A naive Gram-Schmidt algorithm¶
[2]:
# Let's form Q and R by making each column orthonormal to all previous columns
function gram_schmidt_naive(A)
m, n = size(A)
Q = zeros(m, n) # Orthonormal basis
R = zeros(n, n) # Upper triangular
for j in 1:n
v = A[:, j] # current column to normalize
for k in 1:j-1
# We do a projection against the previous columns of Q. Why?
r = Q[:, k]' * v
v -= Q[:, k] * r
R[k, j] = r # What is this factor?
end
# Normalize and store our final v
R[j, j] = norm(v)
Q[:, j] = v / R[j, j]
end
Q, R
end
[2]:
gram_schmidt_naive (generic function with 1 method)
What do orthogonal polynomials look like¶
[3]:
# Let's look at 6 orthonormal polynomials
x = LinRange(-1, 1, 50)
A = vander(x, 6)
Q, R = gram_schmidt_naive(A)
plot(x, Q, legend=:none)
[3]:
What happens if we use more than 50 values of \(x\)?

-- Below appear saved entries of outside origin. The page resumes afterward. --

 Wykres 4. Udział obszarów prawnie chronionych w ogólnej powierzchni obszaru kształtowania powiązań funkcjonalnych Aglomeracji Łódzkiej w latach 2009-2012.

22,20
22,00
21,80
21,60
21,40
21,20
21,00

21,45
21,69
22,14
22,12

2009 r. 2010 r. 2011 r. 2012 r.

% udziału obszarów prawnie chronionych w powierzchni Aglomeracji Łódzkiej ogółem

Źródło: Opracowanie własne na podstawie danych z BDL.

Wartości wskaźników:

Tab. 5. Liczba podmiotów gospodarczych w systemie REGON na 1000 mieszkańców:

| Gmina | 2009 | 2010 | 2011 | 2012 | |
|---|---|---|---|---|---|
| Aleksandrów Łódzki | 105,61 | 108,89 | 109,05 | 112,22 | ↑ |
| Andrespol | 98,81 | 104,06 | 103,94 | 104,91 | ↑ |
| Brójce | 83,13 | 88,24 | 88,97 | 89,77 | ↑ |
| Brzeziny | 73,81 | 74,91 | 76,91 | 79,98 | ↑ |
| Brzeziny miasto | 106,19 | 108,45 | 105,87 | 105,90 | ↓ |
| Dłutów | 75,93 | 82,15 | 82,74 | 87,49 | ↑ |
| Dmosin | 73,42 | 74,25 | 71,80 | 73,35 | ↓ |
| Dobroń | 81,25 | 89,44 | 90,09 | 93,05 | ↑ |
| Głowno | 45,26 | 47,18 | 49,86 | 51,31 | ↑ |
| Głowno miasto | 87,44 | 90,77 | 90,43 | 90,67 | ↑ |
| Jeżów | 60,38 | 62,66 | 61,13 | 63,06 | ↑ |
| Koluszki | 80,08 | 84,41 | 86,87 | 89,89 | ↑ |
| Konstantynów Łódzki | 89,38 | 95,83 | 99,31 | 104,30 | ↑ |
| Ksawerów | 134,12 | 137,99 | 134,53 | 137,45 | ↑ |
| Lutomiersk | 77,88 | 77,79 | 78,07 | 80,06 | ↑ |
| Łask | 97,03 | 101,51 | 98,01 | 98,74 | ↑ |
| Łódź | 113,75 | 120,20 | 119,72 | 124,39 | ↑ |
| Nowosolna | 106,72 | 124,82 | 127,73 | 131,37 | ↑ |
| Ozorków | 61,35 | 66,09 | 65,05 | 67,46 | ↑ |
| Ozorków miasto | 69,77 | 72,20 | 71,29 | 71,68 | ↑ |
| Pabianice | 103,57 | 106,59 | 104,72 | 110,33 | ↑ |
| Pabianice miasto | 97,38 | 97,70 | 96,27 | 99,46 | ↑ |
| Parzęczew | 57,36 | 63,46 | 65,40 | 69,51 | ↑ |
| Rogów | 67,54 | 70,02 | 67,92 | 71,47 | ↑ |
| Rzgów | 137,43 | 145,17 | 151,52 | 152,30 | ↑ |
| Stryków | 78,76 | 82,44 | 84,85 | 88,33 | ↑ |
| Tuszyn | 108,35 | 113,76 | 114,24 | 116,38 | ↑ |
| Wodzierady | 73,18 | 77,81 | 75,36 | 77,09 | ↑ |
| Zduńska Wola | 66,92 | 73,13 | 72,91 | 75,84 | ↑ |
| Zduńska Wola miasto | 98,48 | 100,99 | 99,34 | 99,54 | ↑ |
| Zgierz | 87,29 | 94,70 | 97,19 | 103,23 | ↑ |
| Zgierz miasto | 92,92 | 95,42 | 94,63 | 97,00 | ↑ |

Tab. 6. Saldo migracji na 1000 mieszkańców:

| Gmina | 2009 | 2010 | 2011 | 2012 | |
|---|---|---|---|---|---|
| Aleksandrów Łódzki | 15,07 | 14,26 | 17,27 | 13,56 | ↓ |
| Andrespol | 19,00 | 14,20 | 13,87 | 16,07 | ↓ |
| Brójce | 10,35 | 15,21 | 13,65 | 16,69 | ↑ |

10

Is there a continuous limit?
Theorem¶
Every full-rank \(m \times n\) matrix (\(m \geq n\)) has a unique reduced \(QR\) factorization with \(R_{j, j} > 0\).
The algorithm we’re using generates this matrix due to the line:
R[j,j] = norm(v)
Solving equations with \(QR\)¶
If \(A x = b\), then \(R x = Q^T b\).
[4]:
# Let's fit a polynomial to these points
x1 = [-0.9, 0.1, 0.5, 0.8]
y1 = [1, 2.4, -0.2, 1.3]
scatter(x1, y1, label="data")
# Solving A p = y1
Q, R = gram_schmidt_naive(vander(x1, 4))
p = R \ (Q' * y1) # Using \ to solve R^-1, easy for upper triangular
@show p
plot!(x, vander(x, 4) * p, label="\$R^{-1}Q^Tb\$")
plot!(Polynomial(p), label="\$R^{-1}Q^Tb\$")
p = [3.352100840336134, -9.476050420168065, -1.747899159663866, 12.98319327731092]
[4]:
[5]:
# What about a lower order polynomial?
# This is a least squares fit
Q, R = gram_schmidt_naive(vander(x1, 3))
p = R \ (Q' * y1)
@show p
scatter(x1, y1, label="data")
plot!(x, vander(x, 3) * p, label="\$R^{-1}Q^Tb\$")
p = [1.6223072512899768, -0.366814567390383, -1.05603609442381]
[5]:
[6]:
# What about a higher order polynomial?
Q, R = gram_schmidt_naive(vander(x1, 5)')
# Note - actually solving A^T = QR
# Then applying p = Q R^-T y to get minimal coefficients
p = Q * (R' \ y1)
@show p
scatter(x1, y1, label="data")
plot!(x, vander(x, 5) * p, label="\$R^{-1}Q^Tb\$")
p = [3.1793637591430133, -7.3792141845739305, -5.250623306079711, 10.584067149628831, 4.798252255364184]
[6]:
How accurate is the result?¶
[7]:
m = 20
x = LinRange(-1, 1, m)
A = vander(x, m)
Q, R = gram_schmidt_naive(A)
@show norm(Q' * Q - I)
@show norm(Q * R - A);
norm(Q' * Q - I) = 7.868453407006443e-9
norm(Q * R - A) = 7.6178704465113005e-16
A variant with more parallelism¶
[8]:
# Let's form Q and R by making each column orthonormal to all previous columns
function gram_schmidt_classical(A)
m, n = size(A)
# Same setup as our naive version
Q = zeros(m, n)
R = zeros(n, n)
for j in 1:n
v = A[: ,j]
# Here we make the current column othogonal to all previous
R[1:j-1, j] = Q[:, 1:j-1]' * v
v -= Q[:, 1:j-1] * R[1:j-1, j]
# And normalize our result
R[j, j] = norm(v)
Q[:, j] = v / norm(v)
end
Q, R
end
[8]:
gram_schmidt_classical (generic function with 1 method)
[9]:
m = 20
x = LinRange(-1, 1, m)
A = vander(x, m)
Q, R = gram_schmidt_classical(A)
@show norm(Q' * Q - I)
@show norm(Q * R - A);
norm(Q' * Q - I) = 1.5098459477938957
norm(Q * R - A) = 8.582718086704977e-16
Cost of Gram-Schmidt?¶
Let’s count FLOPs (addition, multiplication, division, …)
Inner product \(\sum_{i = 1}^m x_i y_i\)
Vector “axpy”: \(y_i = a x_i + y_i, i \in \left[ 1, 2, \dots, m \right]\)
Look at the inner loop
for k in 1:j-1
r = Q[:,k]' * v
v -= Q[:,k] * r
R[k,j] = r
end
Counting FLOPs is a bad model¶
We load a single entry (8 bytes) and do 2 FLOPs (add + multiply). That’s an arithmetic intensity of 0.25 FLOPs/byte.
Current hardware can do about 10 FLOPs per byte, so this algorithm will run at about \(2\%\) efficiency.
Need to focus on memory bandwidth, not FLOPs.